The following graphs demonstrate the decrease in sales of two types of shrimp imported and distributed by Sysco. The dip in sales in late 2001 may be a reaction from the events of September 11, but still sales in 2002 and 2003 are lower than previous years. Perhaps by placing its seafood label at the beginning of its annual report, Sysco is hoping to instill investor and shareholder confidence in Hidden Cove. “Certain statements made herein are forward-looking statements under the Private Securities Litigation Reform Act of 1995.

They include statements about anticipated sales growth, industry growth and increased market share, SYSCO’s long-term growth objectives with respect to sales, earnings, return on equity, long-term debt and capitalization, anticipated capital expenditures, ability to meet future cash requirements and remain profitable, completion and expected benefits of redistribution centers, and completion, timing and anticipated benefits of fold-outs and acquisitions. “These statements are based on management’s current expectations and estimates; actual results may differ materially.

Decisions to pursue fold-outs and acquisitions or to construct redistribution and other facilities and expenditures for such could vary depending upon construction schedules and the timing of other purchases, such as fleet and equipment, while redistribution facility, fold-out and acquisition timing and results could be impacted by competitive conditions, labor issues and other matters.
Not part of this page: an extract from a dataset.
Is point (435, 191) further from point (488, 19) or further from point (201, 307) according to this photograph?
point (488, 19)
The ability to pursue acquisitions also depends upon the availability and suitability of potential candidates and management’s allocation of capital.

Industry growth may be affected by general economic conditions. SYSCO’s ability to achieve anticipated sales growth and other long-term growth objectives, increase market share, meet future cash requirements and remain profitable could be affected by competitive price pressures, availability of supplies, work stoppages, success or failure of consolidated buying plan initiatives, successful integration of acquired companies, conditions in the economy and the industry and internal factors such as the ability to control expenses.

” Conclusion The present Sysco’s ratio analysis indicates that the company has the financial health and efficiency in operations to meet the growth and profit goals described in the annual report. The company’s financial information demonstrates a yearly revenue and net profit increase over the past five years, which suggests it will continue with this positive trend.

The company is performing well above the median in the industry, while maintaining a positive growth rate. However, the industry’s higher standards suggest that the company still has room for improvement. Sysco’s management still faces the challenge of meeting the company’s full potential by continuing to supporting growth and performing above the competition.